Ele foi sepultado três dias antes que os irmãos Lumière promovessem, no Salão Indiano do Grand Café, no Boulevard de Capucines, em Paris, a primeira sessão de cinema.
A data da projeção -28 de dezembro de 1895- é considerada como a do nascimento do cinema como indústria cultural.
Para o Brasil, 1895 foi um ano morno. Prudente de Morais consolidava aos tropeços sua autoridade como primeiro civil na Presidência da República. O projeto republicano ainda não estava amadurecido. O governo sofria pressões de militares e de setores da classe média carioca, designados, genericamente, como "os jacobinos".
Antonio Conselheiro chefiava havia dois anos a rebelião mística de Canudos, mas faltavam ainda três anos para que o Exército a sufocasse com muito sangue.
O Rio de Janeiro respirava uma atmosfera provinciana com seus 800 mil habitantes. O Brasil estava ultrapassando os 17 milhões. Machado de Assis havia completado 58 anos e Mario de Andrade, garotinho de cueiro, ainda não chegava aos três.
Os jornais de São Paulo anunciavam o loteamento do bairro de Pinheiros, com terrenos de 600 metros quadrados nas ruas Capote Valente e Cristiano Viana por apenas 360 mil réis. "Barateza em penca", comentava um dos anúncios classificados, que por força da linguagem da época eram chamados de reclames.
A agenda cultural paulistana passava tecnicamente bem longe do cinematógrafo. Nada de reprodução mecânica das artes dramáticas. O Teatro São José -localizado no mesmo terreno em que hoje fica o prédio da Eletropaulo, junto ao viaduto do Chá- apresentava "Aída", qualificada de "velha ópera do maestro Verdi" (que ainda estava vivo). O Teatro Apolo vinha com a opereta de título irreverente: "O Burro do Sr. Alcaide".
Se o Brasil era provinciano, vivia seu provincianismo ao menos de forma charmosa. Que o digam os reclames. "Fósforos para algibeira, especiais para fumantes. Não largam as cabeças no ato de acender, nem depois de queimar." Ou ainda, importados e à venda na livraria do alemão Laemmert: "Álbuns para retratos, desenhos e pensamentos."

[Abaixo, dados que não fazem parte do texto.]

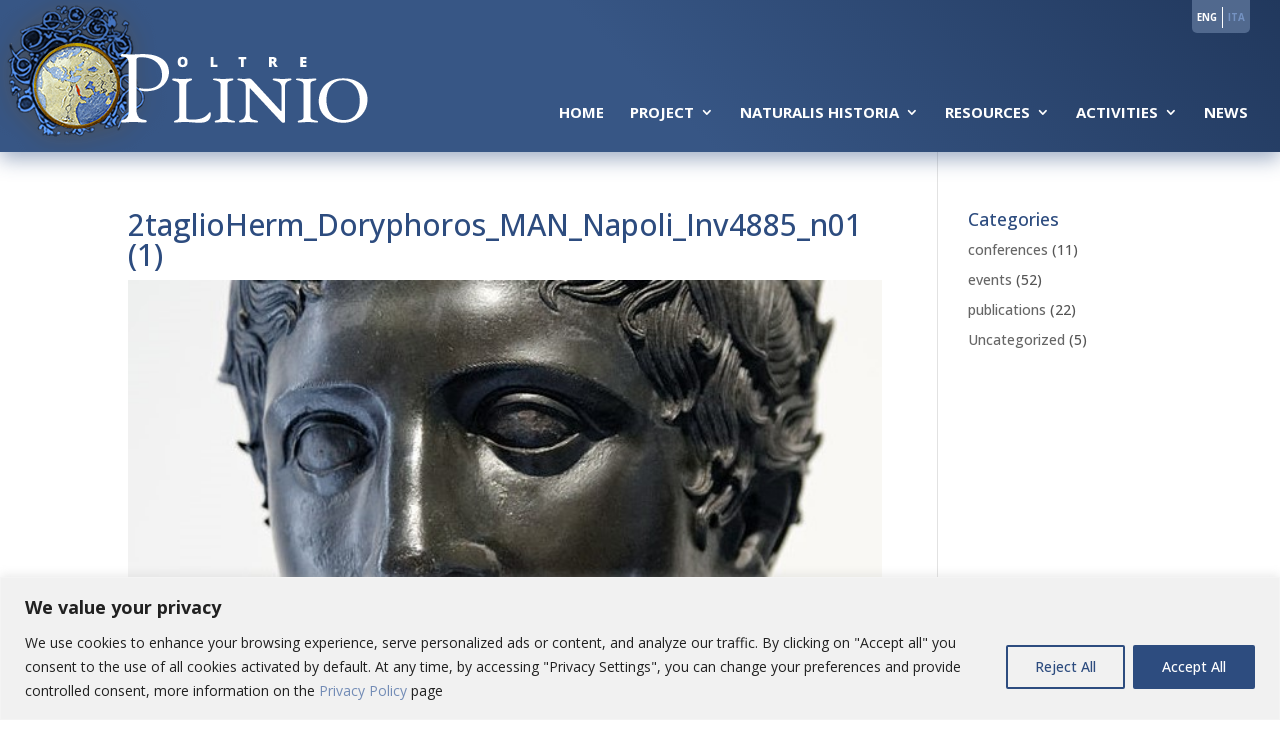

--- FILE ---
content_type: text/css
request_url: https://www.oltreplinio.it/app/themes/Divi-child/style.css?ver=4.21.1
body_size: 7033
content:
/*
Theme Name:     Divi-child
Theme URI:      
Description:    Divi child theme.
Author:         netseven srl
Author URI:     
Template:       Divi
Version:        0.1.0
*/

@import url(https://fonts.googleapis.com/css?family=Sorts+Mill+Goudy:400,400italic);


.goudy h1 {
	font-family: 'Sorts Mill Goudy', serif;
	
}

.et_fullwidth_nav header#main-header > .container{
	margin-left: 0px; 
	padding-left: 0;
}


#logo{
	max-height: 100%;
	float:left;
}

#lang_sel_list {
    height: auto;
    position: absolute;
    top: 0;
    right: 30px;
    background-color: #51698e;
    border-radius: 0 0 5px 5px;
    padding: 5px;
    font-family: 'Open Sans';
    font-weight: 700;
    font-size: 0.7em;
    border: 0;
}

.sub-menu li {
	border-bottom:1px solid #fff;
}

.et-fixed-header #lang_sel_list  {
	display:none;
}
#lang_sel_list ul a{
	background: transparent;
	color: #7492c2!important;
}

#lang_sel_list ul a.lang_sel_sel {
	color:#fff!important;
}

.wpml-ls-current-language span{
	color: #fff;
}

#lang_sel_list a , #lang_sel_list a:visited{
	padding-left: 0px;
}

#lang_sel_list ul li:first-child a{
	padding-right: 5px;
	margin-right: 5px;
	border-right: 0.8px solid #fff;
}

#lang_sel_list ul li:last-child a{
	padding-right: 0px;
	margin-right: 0px;
}

#lang_sel_list ul li a.lang_sel_other{
	color: #122c55;
}

.home #main-content{
	background-color: #2d4c7f;
}

.et_pb_tabs_controls li {
	padding:5px 15px !important;
}



/* PAGINA CONFERENCES */
.category-conferences .et_post_meta_wrapper, .category-conferences-it .et_post_meta_wrapper   {
	display:none;
}

.category-conferences .header-content h1, .category-conferences-it .header-content h1 {
	visibility:hidden;
}

/* FOOTER */

#main-footer{
	background-color: #ebe8df;
	/*border-top:1px solid #193157;*/
	position:relative;
	z-index:3;
	-webkit-box-shadow: 0px -10px 50px 0px rgba(255,255,255,0.55);
	-moz-box-shadow: 0px -10px 50px 0px rgba(255,255,255,0.55);
	box-shadow: 0px -10px 50px 0px rgba(255,255,255,0.55);
}

footer .copy, footer .copy a{
    float: left;
    padding-bottom: 0px;
    color: #a99f81;
    text-align: left;
}

footer #footer-info{
	float: none;
	font-size:12px;
	margin-top:15px;
	padding-top:10px;
	border-top:1px solid #e0dccf;
	line-height:16px;
	color: #a99f81;
}

footer p, footer a{
	color: #a99f81;
}

#footer-bottom {
	margin: 0 auto;
	background-color: rgba(254, 254, 254, 0);
}

#footer-bottom > .container{
	border-top: 1px solid #d1cbbb;
	padding: 10px 0;
}

.footer-widget:last-child label{
	font-weight: bolder;
}

.footer-widget:last-child{
	width: 47%!important;
	background-color: #e0dccf;
	padding: 20px;
	color: #877d65;
}

.footer-widget:last-child form{
	position:relative;
}

.footer-widget:last-child input.submit{
	position: absolute;
	width: 25px;
	background: transparent;
	border: none;
	cursor: pointer;
	right: 20px;
	border: 2px solid #c3bfb3;
    	border-radius: 56px;
	margin-top: -30px;
}

.footer-widget:last-child form i.right{
	float: right;
	margin: -25px 26px 10px 0px;
}

.footer-widget:last-child input.mail{
	position: relative;
    width: 100%;
	border: none;
    background: rgba(254, 254, 254, 0.5);
    height: 35px;
    border-radius: 2px;		
}

.et_header_style_left #et-top-navigation, .et_header_style_split #et-top-navigation{
	padding-top: 105px;
}


/* GENERALI */

.et_pb_text h1, .et_pb_text h2, .et_pb_text h3, .et_pb_text h4, .et_pb_text h5 {
	line-height:1.4em;
}

#post-208 .et_pb_main_blurb_image {
	margin-bottom:0;
}



/* HOMEPAGE V */
#main-header {
	-webkit-box-shadow: 0px 7px 19px 0px rgba(45,76,127,0.45);
	-moz-box-shadow: 0px 7px 19px 0px rgba(45,76,127,0.45);
	box-shadow: 0px 7px 19px 0px rgba(45,76,127,0.45);
}

.logo_container {
	background: rgba(55,86,133,1);
	background: -moz-linear-gradient(45deg, rgba(55,86,133,1) 0%, rgba(55,86,133,1) 50%, rgba(33,56,93,1) 100%);
	background: -webkit-gradient(left bottom, right top, color-stop(0%, rgba(55,86,133,1)), color-stop(42%, rgba(55,86,133,1)), color-stop(100%, rgba(33,56,93,1)));
	background: -webkit-linear-gradient(45deg, rgba(55,86,133,1) 0%, rgba(55,86,133,1) 50%, rgba(33,56,93,1) 100%);
	background: -o-linear-gradient(45deg, rgba(55,86,133,1) 0%, rgba(55,86,133,1) 50%, rgba(33,56,93,1) 100%);
	background: -ms-linear-gradient(45deg, rgba(55,86,133,1) 0%, rgba(55,86,133,1) 50%, rgba(33,56,93,1) 100%);
	background: linear-gradient(45deg, rgba(55,86,133,1) 0%, rgba(55,86,133,1) 50%, rgba(33,56,93,1) 100%);
	filter: progid:DXImageTransform.Microsoft.gradient( startColorstr='#375685', endColorstr='#21385d', GradientType=1 );
}
/* SLIDER */
.et_pb_slider .et_pb_container {
    position: relative;
    z-index: 2;
    margin: 0 auto;
	width:auto;
	max-width:none;
}

.et_pb_slide {
padding:0
}

.et_pb_slide_description {
    width: auto;
    margin: auto;
    padding: 30% 0 0 0;
}

.et_pb_slide_content {
    font-size: 14px;
	padding:10px;
	text-align:left;
    font-weight: 400;
    background: #243d66;
}

.et_pb_slide_content .credit {
	font-size:12px;
}

.et-pb-controllers {
	width:20%;
	left:auto;
	right:0;
	bottom:5px;
}

/* abstract */
.home .abstract .excerpt-link a {
	color:#7492c2;
	font-size:.9em;
}

.home .abstract .excerpt-link a:hover {
	color:#fff;
}

/* BOX IMMAGINI */
.home-image-box .et_pb_blurb_content  .et_pb_main_blurb_image {
	margin-bottom:0;
	margin-top:2px;
}

.home-image-box .et_pb_blurb_content .et_pb_main_blurb_image a {
	display:block;
}

.home-image-box .et_pb_blurb_content h4 {
	border-bottom:5px solid ;
	border-top:1px solid ;
	font-family: 'Sorts Mill Goudy', serif;
	margin-top:0;
	padding-top:5px;
	line-height:40px;
}

.home-text .et_pb_blurb_content h4 {
	border-color:#44ad9b;
}

.home-manuscript .et_pb_blurb_content h4 {
	border-color:#c8a529;
}

.home-translation .et_pb_blurb_content h4 {
	border-color:#c64400;
}

 /* PAGINE INTERNE */
.et_pb_fullwidth_header .et_pb_fullwidth_header_container.left .header-content {
	margin-left:0;
}

.et_pb_fullwidth_header .et_pb_fullwidth_header_container.left .header-content img {
	max-width:100px;
	float:left;
	margin-right:10px;
}

.et_pb_fullwidth_header .et_pb_fullwidth_header_container.left .header-content h1 {
	line-height:88px;
	}

.pg-content h3 {
/*	font-family: 'Sorts Mill Goudy', serif;*/
	font-size:24px;
	line-height:1.3em;
}

.pg-content p,  .pg-content li{
	font-size:1.1em;
	line-height:1.75em;
}

.pg-content li {
	margin-bottom:1em;
}


/* news eventi - page */
h2.entry-title {
	min-height: 74px;
	line-height: 1.2em;
}


/* POST NEWS EVENTI */
.comments-number {
	display:none;
}

.single-post h1 {
 font-size:34px;
}
.single-post h3 {
  font-weight:bold;	
  font-size:20px;
}

.single-post h4 {
	line-height:1.4em;
	color:#555;
	margin-bottom:10px;
}

@media (max-width:980px) {
	.et_fullwidth_nav header#main-header > .container{
	width:auto!important;
	}
	
}

@media all and (min-width: 981px) {
	/*.et_pb_gutters3 .home-image-box .et_pb_column_1_3 {
    width: 32.8% !important;
	}

	 .et_pb_gutters3 .home-image-box .et_pb_column {
    margin-right: 0.8%;
	}
	*/
	#main-header.et-fixed-header {
	-webkit-box-shadow: 0 0 12px rgba(0, 0, 0, 0.5) !important;
	-moz-box-shadow: 0 0 12px rgba(0, 0, 0, 0.5) !important;
	box-shadow: 0 0 12px rgba(0, 0, 0, 0.5) !important;
	}
}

Os Estados Unidos eram governados pelo presidente Cleveland, que acabava de ocupar o Havaí. Ainda não havia se metido na Guerra de Independência de Cuba, onde, segundo o noticiário, a ofensiva rebelde já matara 700 pessoas e estourara -"com dinamite!"- linhas de estradas de ferro.
Só em dois países -então enormes desertos demográficos, a Nova Zelândia e a Austrália- a mulher podia votar. Nos EUA, o voto feminino existia em Wyoming e Kansas. Nova York estava para adotar dentro em pouco a mesma novidade.
A Europa já vivia os lentos preparativos para a Primeira Guerra que eclodiria apenas 19 anos depois. Na Alemanha, Guilherme 2º hostilizava a Inglaterra, contrariando os bons conselhos de Bismark, que cinco anos antes caíra em desgraça e vivia retirado em sua casa de campo.
Mas os europeus também se preparavam para os primeiros Jogos Olímpicos modernos, que seriam disputados no ano seguinte em Atenas. O futebol já estava "inventado" desde 1848, um sucesso de massas ao menos britânico. O basquete, criado nos EUA havia apenas quatro anos, era uma modalidade praticamente desconhecida, mesmo no país em que nasceu.
O campeão mundial de xadrez, um alemão, chamava-se Emmanuel Lasker. O automobilismo já existia em sua forma rudimentar. Foi em 1895 que se disputou na França a corrida de 1.178 km entre Paris e Bordeaux (ida e volta), com 16 veículos a petróleo, cinco a vapor e um elétrico. O vencedor fez a média na época estupenda de 24,4 km/h.
Sigmund Freud preparava, com Josef Breuer, o livro "Estudos sobre a Histeria". O físico Albert Einstein estava com 16 anos. Thomas Mann tinha 20 e Marcel Proust 24. Eram, no máximo e com boa vontade, um cientista e dois literatos promissores.
O filósofo Friedrich Nietzsche chegava aos 51, já tendo desancado tudo o que tinha direito da clássica filosofia alemã. Mark Twain estava com 60, Max Weber com 31 e o poeta T. S. Eliot com sete.
O decano das letras, com 67 anos, se chamava Leon Tolstoi. Na música, Gustav Mahler tinha 35, era maestro em Viena, e Richard Wagner embora morto havia 12 anos, mantinha-se firme no estatuto de a mais controvertida personalidade musical.